I would just like to add The Exponent WBAGNFA math term, and W not BAGNFA scholl paper. Maybe they should name the paper the Oregonian or the Post-Dispatch instead.

"It's great," said Sandberg. "You see it pop up and you're like 'Oh, there it is again.' It adds some excitement because it's just a big (expletive) penis."

Sounds like a good candidate for the Marquette University philosophy program.

All penises are inflatable...hopefully.

I have one of those inflatable peni's...see, here is where you blow it up.....


The wife and I are also Purdue grads! Go Boilers!

"The University's spokesman, Joe Bennett, said there are plenty of ways to be entertained and he hopes students aren't getting entertainment from the inflatable penis."

This joke just kinda writes itself...

Isn't a big "fucking penis" an oxymoron?

twodogs, you owe Mary some sharpies.

And, no, I don't think it is.

twodogs - The 'F' verb implies that something is being slid into a hole. So what you have described could best be accomplished by having a nurse slide a Foley into you. As I have said over and over, some people are into that.

Steve - What year????

Punkin - 2006. You been drinkin' this morning?

Blurk - hardy har har.

(Don't mess with me before lunch - my blood sugar is low and I'm cranky)

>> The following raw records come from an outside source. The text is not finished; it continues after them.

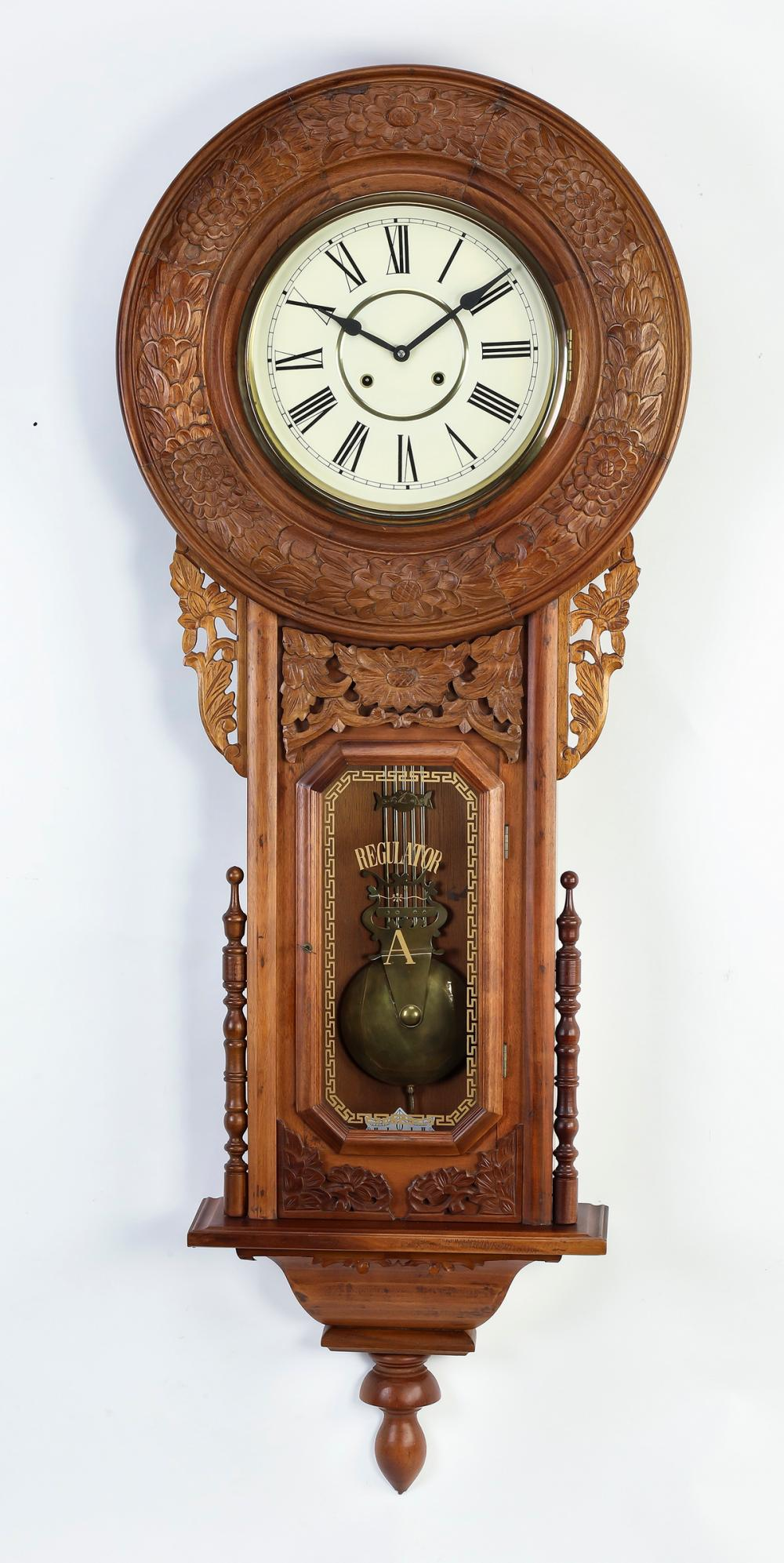 American regulator clock with carved bezel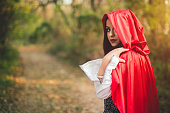 Little red riding hood looking towards sunset, seems to be lost in the forest. Waist up.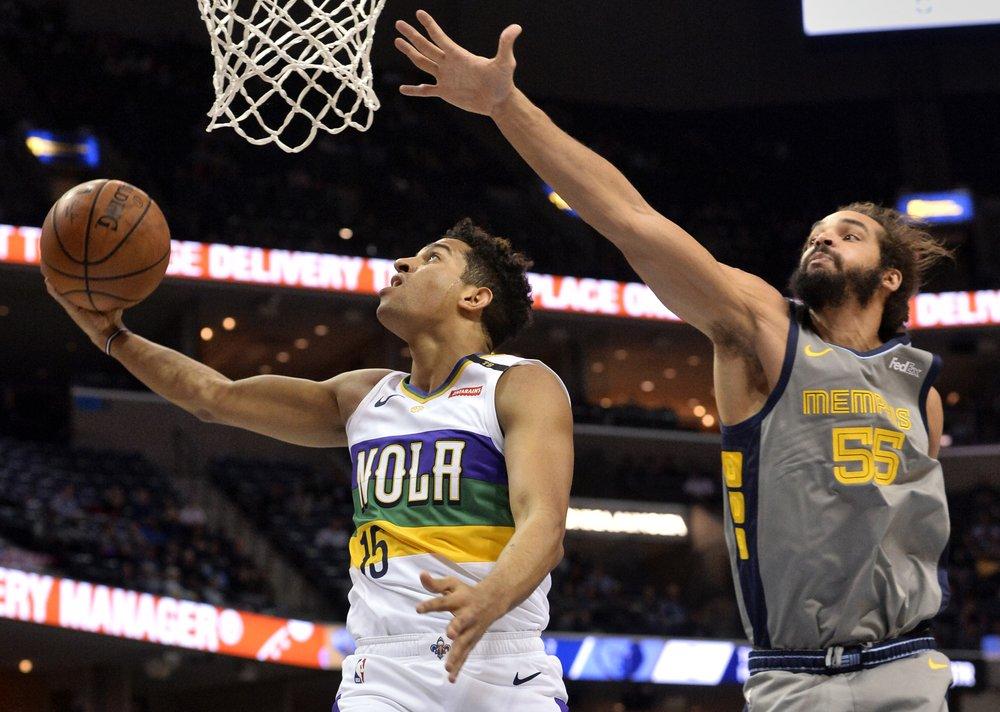 Former Memphis Grizzlies big man Joakim Noah attempts to block Frank Jackson's shot against the New Orleans Pelicans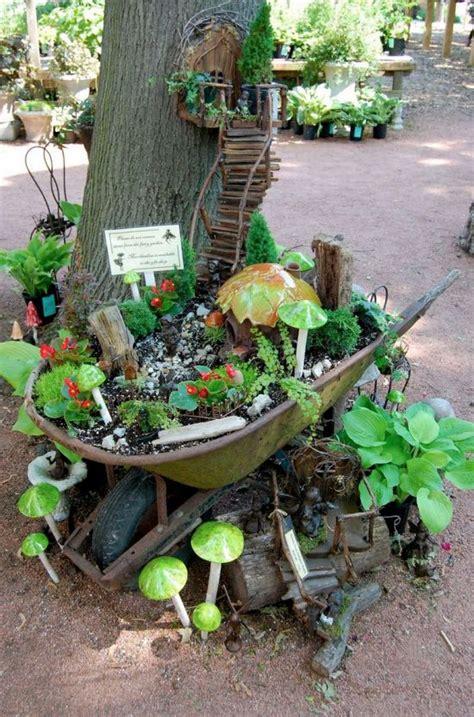 Wheelbarrow Garden Ideas Best 25 Wheelbarrow Garden Ideas On Wheelbarrow Planter Wheelbarrow And Flower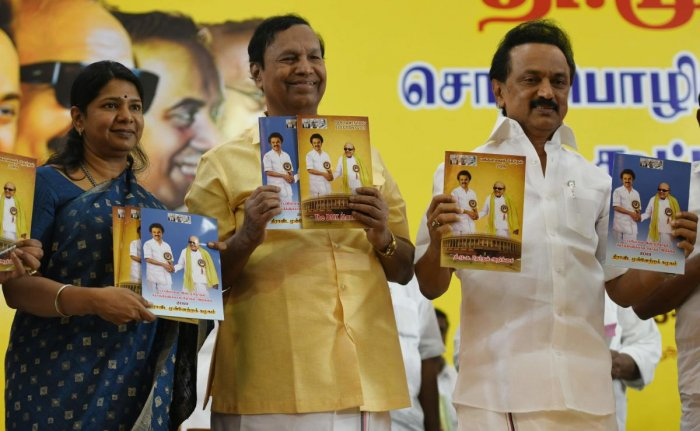 DMK party chief M K Stalin, DMK principal secretary T R Balu (C) and DMK women's wing secretary M Kanimozhi, hold the party's manifesto during its release for the forthcoming general election at the party's headquarters in Chennai on Tuesday. AFP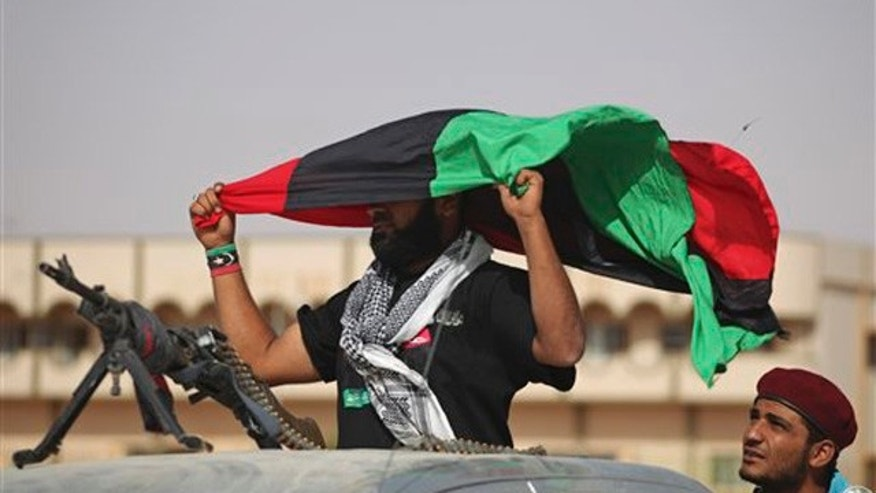 A former rebel fighter holds a pre-Gadhafi's flag at the northern gate of Bani Walid, Libya, Monday, Sept. 19, 2011.
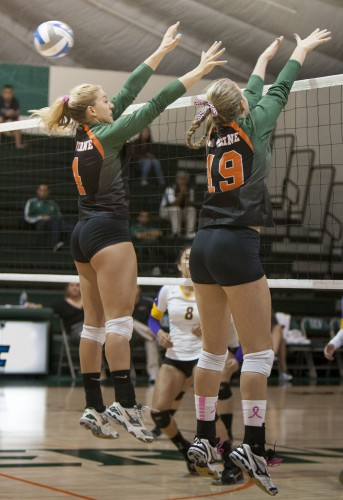 Kayla Cribbs (left) and Nysa Allen (right) try to block Cal Lutheran's attack in the second set of Tuesday's match. The Leopards lost the first set, 27-25, then the second set, 25-20, and the third set, 25-16. This is the Leopards' second loss to Cal Lutheran this season. The two teams were tied for second place in the conference going into the match, but with a 3-0 loss, La Verne dropped to third place, leaving Cal Lutheran alone in second. / photo by Jessica Harsen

Inflatable Penises...gnfaPUNKb? or is it Peni?

It's penes, Siouxie. Sorta like Penes From Heaven. Or Penes From Heavin', to get the pronunciation right.

psst blurk, her brain is frozen...

Uh-oh, Siouxie. You're gonna get it now.

*hands Punkin a Snickers bar and wishes Siouxie the best*

But, yes, Inflatable Penises wbagnfaPUNKb. Better than Inflatable Boilermakers, to be sure. That would have to be Blow-Up Boilermakers, perhaps.

And speaking of one of those other mascots, a friend went to a HS that used the beaver. The administration wanted to encourage students to excel, and would recognize a girl and a boy each week on a bulletin board in the lobby. Their pictures would be featured under a banner that read "Beaver Achiever Of The Week". Cluelessness is such an asset.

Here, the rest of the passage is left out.